▶ **Selected text**:
★ ★ ★ ★

# Saruman's soul?



## Maeglin (Oct 7, 2002)

> To the dismay of those that stood by, about the body of Saruman a grey mist gathered, and rising slowly to a great height like smoke from a fire, as a pale shrouded figure it loomed over the hill. For a moment it wavered, looking to the West; but out of the West came a cold wind, and it bent away, and with a sigh dissolved into nothing.



Was this Saruman's soul? I was always thought so. And if so why did it bother looking into the west? you would think he knew he had no chance of returning, but maybe he thought he'd give it a shot? Or maybe he was then regretting what he had done towards the end of his days and hoping to go back? And what became of his soul, did he just cease to exist, or did he join Morgoth in the abyss maybe? What are everyone's thoughts?


----------



## YayGollum (Oct 7, 2002)

Yeah, it probably was his soul. Yeah, he probably did feel bad. Yeah, the wind was probably Manwe saying, "Too bad. You blew it." As to your question about where his soul went, I'd have to say Ack! I don't know, either! I was trying to make a story about adventures in the afterlife and not too many people wanted to help me out with it! Argh! Why does the afterlife have to be such a mystery?


----------



## Ceorl (Oct 8, 2002)

Not Sarumans soul; rather Saruman himself, as he is in Maia form. The Saurman that was killed was his physical habitation, that he was embodied with when he became Istari. 

He was (assumably) denied by the West when he turned thus in yearning, and was sent to wander, unless the Valar choose to banish him also.


----------



## Lantarion (Oct 8, 2002)

Well put, Ceorl, I agree; IMO the ghostlike figure was Saruman in his true form, and he tried to beg leave to enter back into Aman: but as we see he is denied, and sent away. As to where, I have always thought he was sent to the Void, with Melkor.. But I now doubt this, as it would be an incredibly severe punishment; after all, Sauron was just left to die, and he did things tens of thousands of times worse than Saruman! 
Saruman was just greedy and mad-struck by it, whereas Sauron was corrupted by Melkor himself! 
So I would say that he was probably sent to the areas around Arda, though not the Void.


----------



## TheFool (Oct 8, 2002)

_"He is fallen, and his cure is beyond us; but I would still spare him, in the hope that he may find it" _

At this point Frodo has 'forgiven' Saruman for everything except Wormtongue's last meal; Is it a bit strange that Frodo was able to forgive Saruman, yet the Valar were not?

★ ★ ★ ★

▶ **Material**:

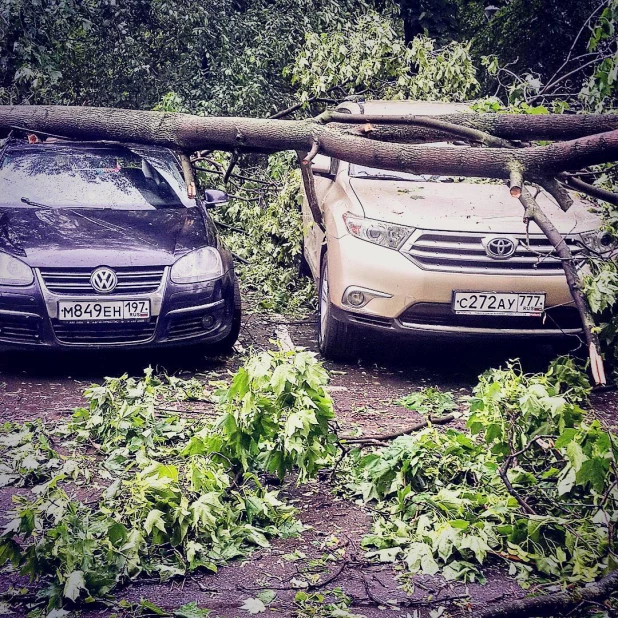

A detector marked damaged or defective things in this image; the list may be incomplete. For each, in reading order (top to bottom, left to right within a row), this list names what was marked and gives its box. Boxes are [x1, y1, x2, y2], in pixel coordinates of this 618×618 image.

crushed vehicle [0, 138, 238, 352]
crushed vehicle [300, 100, 608, 358]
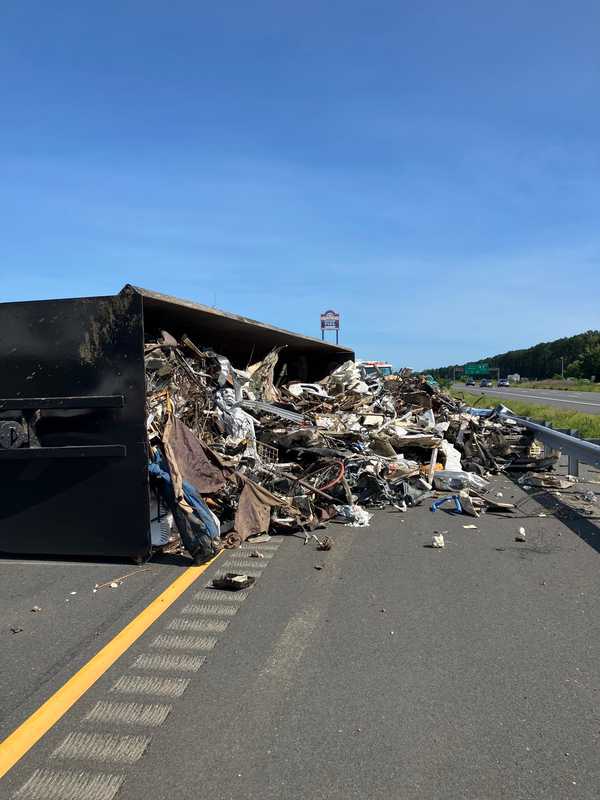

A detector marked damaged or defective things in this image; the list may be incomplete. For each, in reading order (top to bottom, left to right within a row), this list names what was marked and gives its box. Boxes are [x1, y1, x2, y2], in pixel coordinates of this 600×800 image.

overturned truck trailer [0, 284, 354, 560]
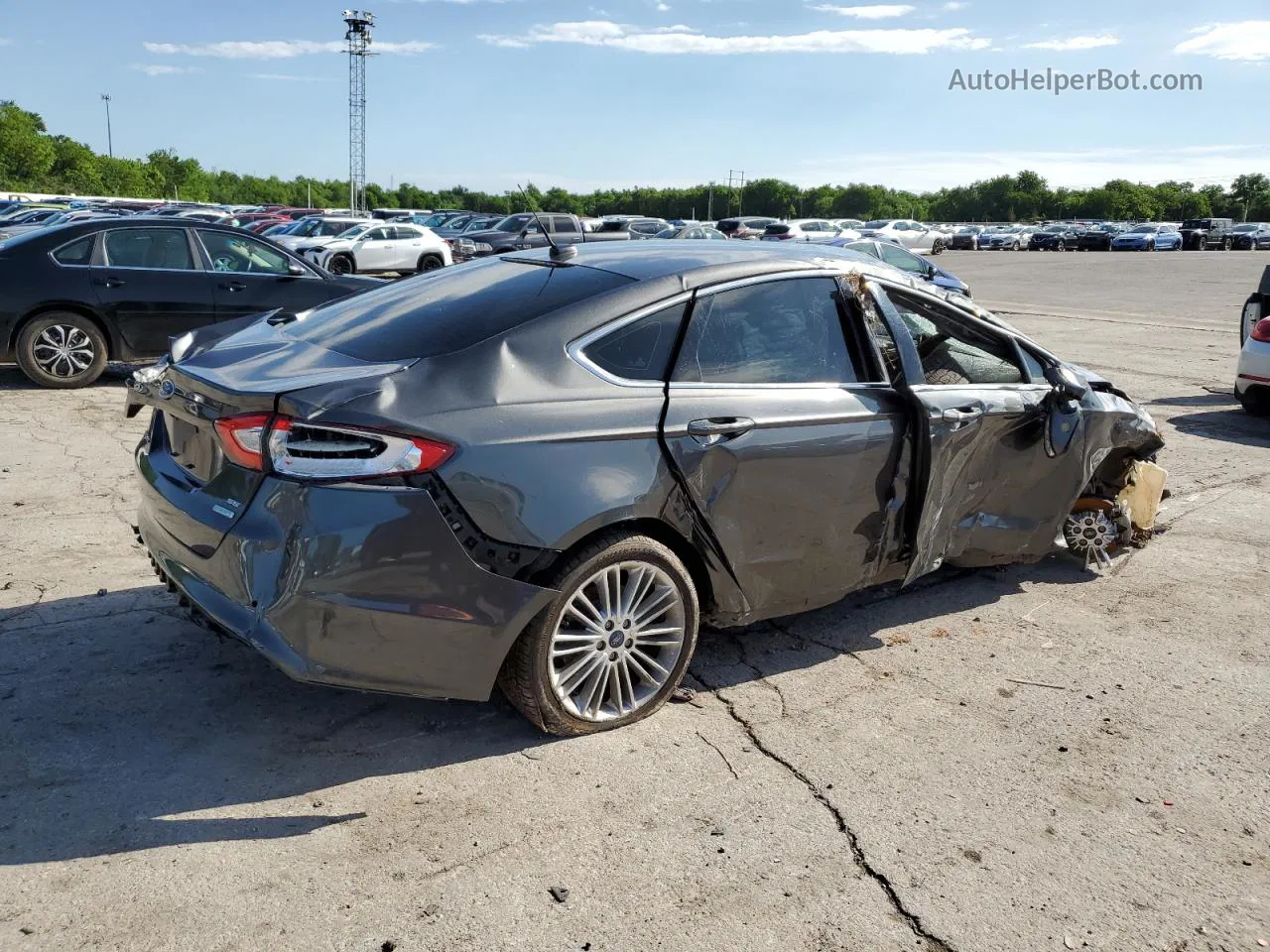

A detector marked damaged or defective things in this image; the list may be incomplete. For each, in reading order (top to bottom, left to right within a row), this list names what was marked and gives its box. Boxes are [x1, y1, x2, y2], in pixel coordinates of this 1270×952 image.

cracked concrete pavement [0, 251, 1264, 952]
gray damaged sedan [126, 242, 1163, 736]
pavement crack [696, 664, 954, 952]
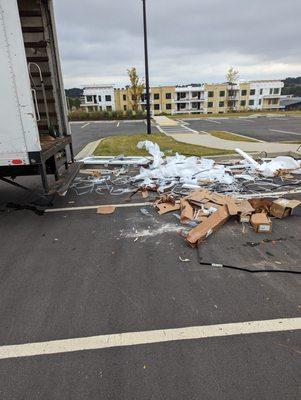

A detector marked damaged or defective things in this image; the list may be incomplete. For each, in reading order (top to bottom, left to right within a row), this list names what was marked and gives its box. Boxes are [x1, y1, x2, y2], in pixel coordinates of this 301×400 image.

torn cardboard box [268, 198, 298, 219]
torn cardboard box [250, 214, 270, 233]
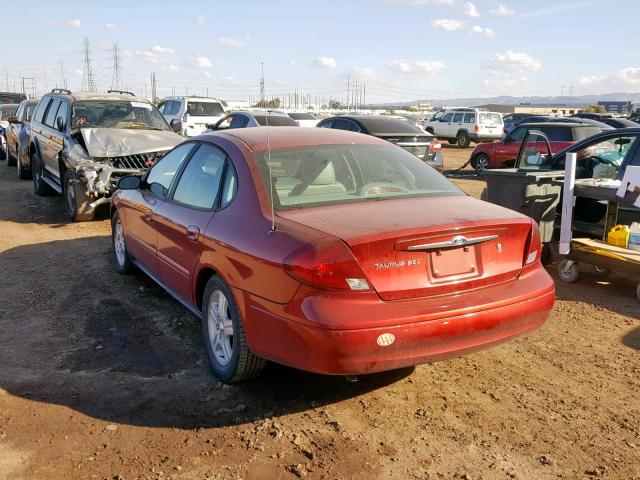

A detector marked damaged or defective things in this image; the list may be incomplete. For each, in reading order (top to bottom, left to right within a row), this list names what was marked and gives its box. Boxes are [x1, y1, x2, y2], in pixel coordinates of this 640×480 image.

damaged mitsubishi suv [31, 89, 182, 220]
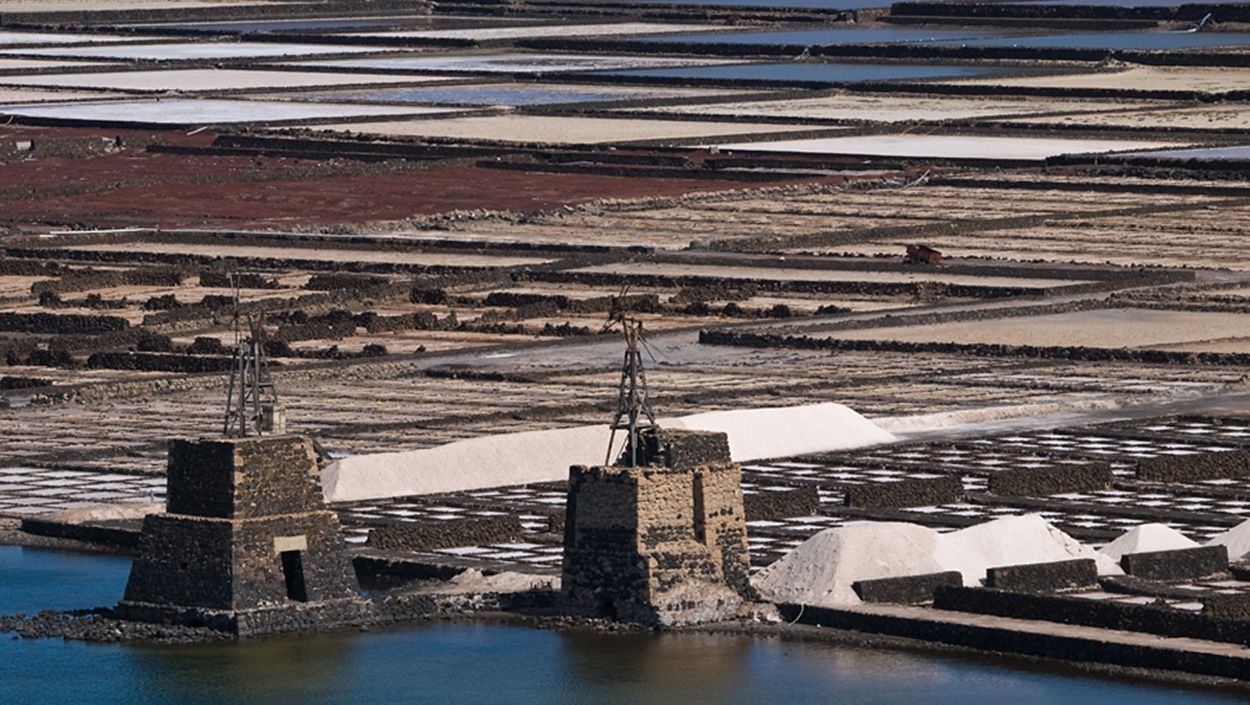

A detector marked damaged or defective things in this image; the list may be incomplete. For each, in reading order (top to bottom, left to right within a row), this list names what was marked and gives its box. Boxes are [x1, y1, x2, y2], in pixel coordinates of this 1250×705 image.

rusty metal mast [227, 273, 283, 435]
rusty metal mast [602, 288, 660, 465]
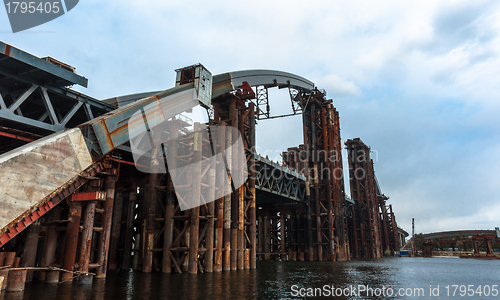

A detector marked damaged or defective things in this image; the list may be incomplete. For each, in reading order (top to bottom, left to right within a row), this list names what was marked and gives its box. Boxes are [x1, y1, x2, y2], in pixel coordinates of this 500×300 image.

rusty metal pillar [20, 220, 40, 282]
rusty metal pillar [61, 200, 83, 282]
corroded support column [61, 200, 83, 282]
rusty metal pillar [77, 202, 95, 284]
corroded support column [94, 176, 116, 278]
rusty metal pillar [95, 176, 116, 278]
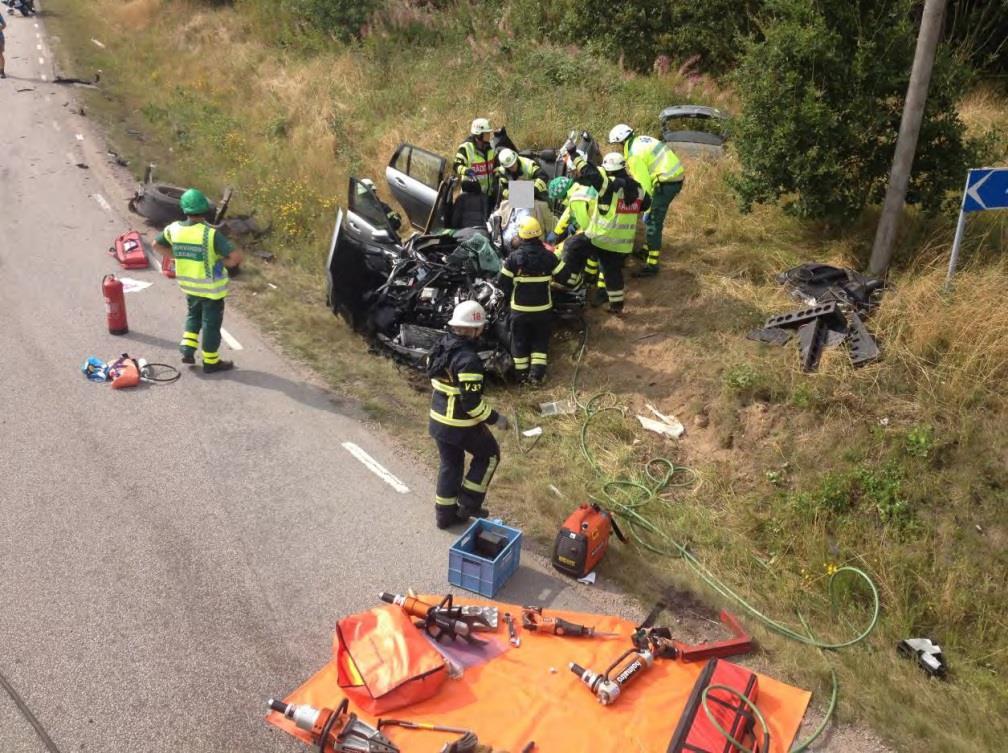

★ ★ ★ ★

▶ **Request 1**:
Using the thread about Saruman's soul above, say whether each statement agrees with it, answering yes or no and quoting the deciding words. (a) Ceorl holds that the grey figure was Saruman himself in Maia form rather than his soul. (b) Lantarion ends up concluding that Saruman was sent to the Void with Melkor. (c) YayGollum suggests the cold wind was probably Varda.
▶ **Request 2**:
In the thread about Saruman's soul, which character does TheFool say had forgiven Saruman for everything except Wormtongue's last meal?

▶ **Full answer 1**:
(a) Yes: "Not Sarumans soul; rather Saruman himself, as he is in Maia form."
(b) No: "So I would say that he was probably sent to the areas around Arda, though not the Void."
(c) No: "the wind was probably Manwe"

▶ **Full answer 2**:
Frodo.